For pending jobs with a slot range PE request the number of slots 
is not determined. This setting specifies the method to be used by 
xxQS_NAMExx to assess the number of slots such jobs might finally
get.
.PP
The assumed slot allocation has a meaning when determining the 
resource-request-based priority contribution for numeric resources
as described in
.M sge_priority 5 
and is displayed when 
.M qstat 1 
is run without \fB\-g t\fP option.
.PP
The following methods are supported:
.IP "\fB<int>\fP:" 1i
The specified integer number is directly used as prospective slot amount.
.IP "\fBmin\fP:" 1i
The slot range minimum is used as prospective slot amount. If no 
lower bound is specified with the range 1 is assumed.
.IP "\fBmax\fP:" 1i
The of the slot range maximum is used as prospective slot amount. 

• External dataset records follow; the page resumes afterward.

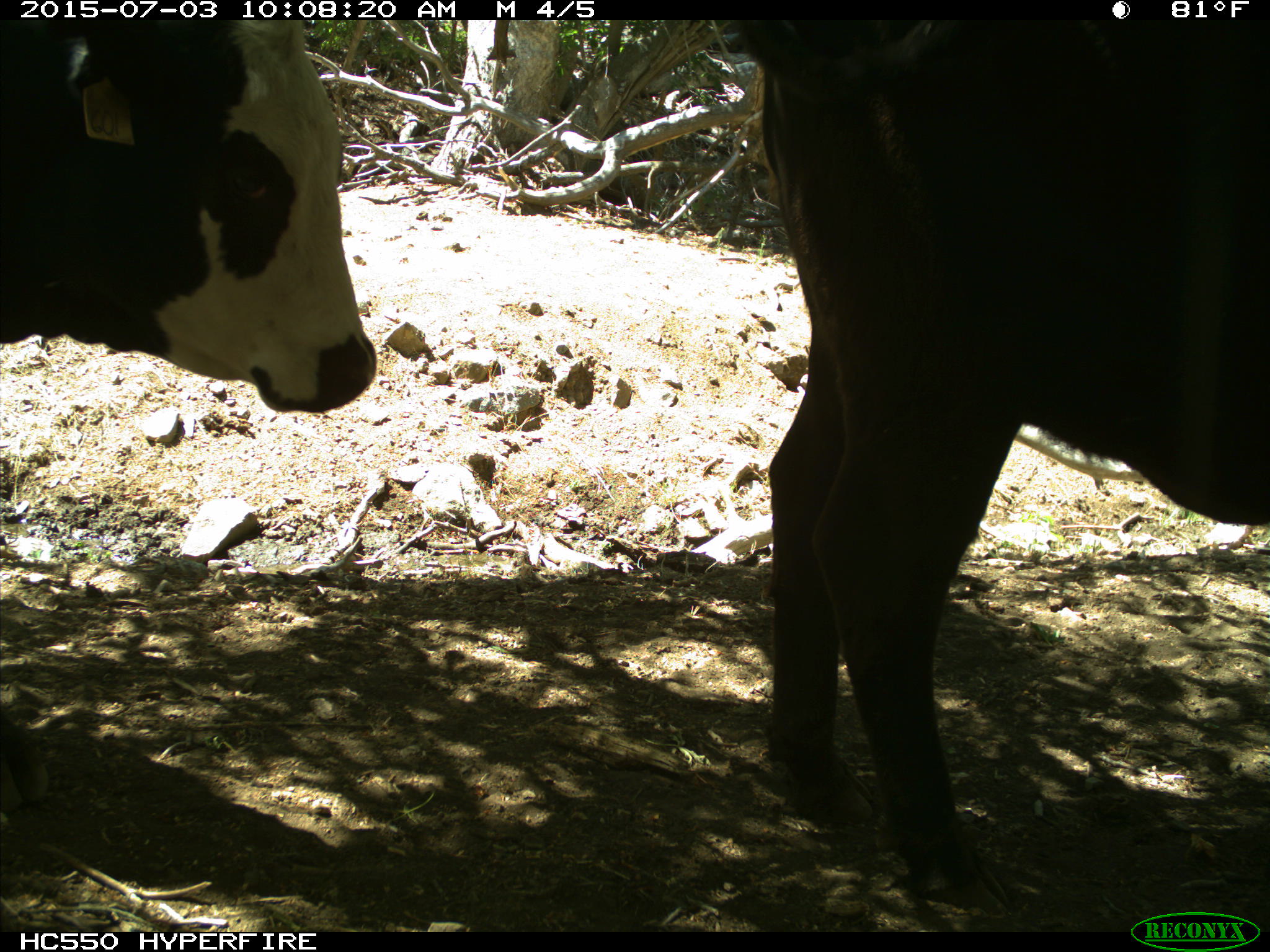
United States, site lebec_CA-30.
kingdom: Animalia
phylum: Chordata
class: Mammalia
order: Artiodactyla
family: Bovidae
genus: Bos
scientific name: Bos taurus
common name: domestic cow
Bos taurus (domestic cow).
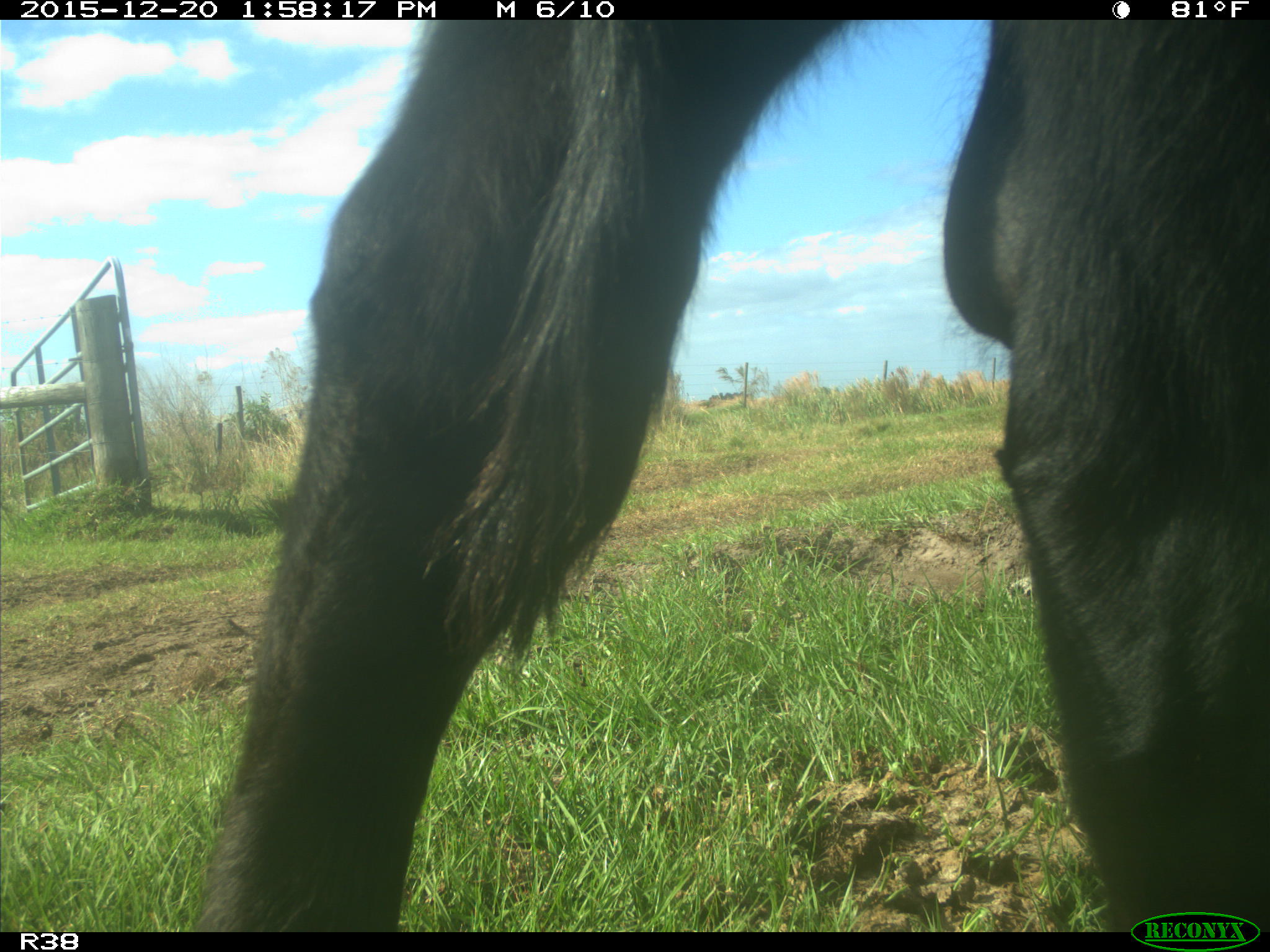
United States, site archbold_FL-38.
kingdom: Animalia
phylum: Chordata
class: Mammalia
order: Artiodactyla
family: Bovidae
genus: Bos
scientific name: Bos taurus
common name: domestic cow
Bos taurus (domestic cow).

If no upper bound is specified with the range the absolute maximum 
possible due to the PE's \fBslots\fP setting is assumed.
.IP "\fBavg\fP:" 1i
The average of all numbers occurring within the job's PE range 
request is assumed.
.\"
.\"
.SS "\fBaccounting_summary\fP"
This parameter is only checked if
.B control_slaves
(see above) is set to TRUE 
and thus xxQS_NAMExx is the creator of the slave tasks of a parallel 
application via
.M xxqs_name_sxx_execd 8
and
.M xxqs_name_sxx_shepherd 8 .
In this case, accounting information is available for every single
slave task started by xxQS_NAMExx.
.PP
The
.B accounting_summary
parameter can be set to TRUE or FALSE. A value of 
TRUE indicates that only a single accounting record is written to the
.M accounting 5
file, containing the accounting summary of the whole job including all slave tasks,
while a value of FALSE indicates an individual
.M accounting 5
record is written for every slave task, as well as for the master task.
.\"
.\"
.SH RESTRICTIONS
\fBNote\fP, that the functionality of the start-up, shutdown
and signaling procedures remains the full responsibility
of the administrator configuring the parallel environment.

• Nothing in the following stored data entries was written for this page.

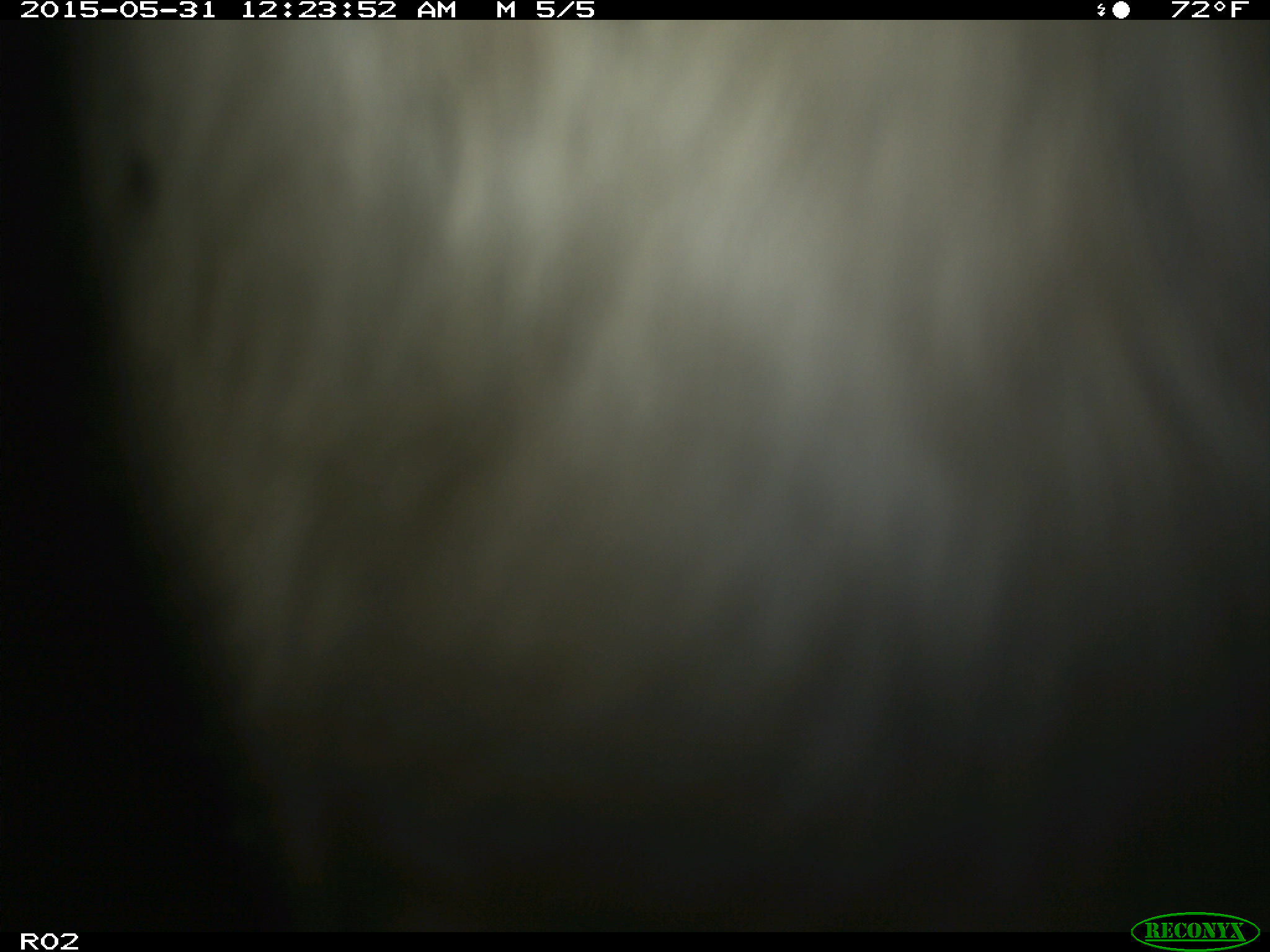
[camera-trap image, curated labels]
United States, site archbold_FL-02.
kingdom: Animalia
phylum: Chordata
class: Mammalia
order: Artiodactyla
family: Bovidae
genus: Bos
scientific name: Bos taurus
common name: domestic cow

xxQS_NAMExx will just invoke these procedures and evaluate their
exit status. If the procedures do not perform their tasks
properly or if the parallel environment or the parallel
application behave unexpectedly, xxQS_NAMExx has no means to detect
this.
.\"
.\"
.SH "SEE ALSO"
.M xxqs_name_sxx_intro 1 ,
.M xxqs_name_sxx__types 1 ,
.M qconf 1 ,
.M qdel 1 ,
.M qmod 1 ,
.M qsub 1 ,
.M access_list 5 ,
.M xxqs_name_sxx_qmaster 8 ,
.M xxqs_name_sxx_shepherd 8 .
.\"
.SH "COPYRIGHT"
See
.M xxqs_name_sxx_intro 1
for a full statement of rights and permissions.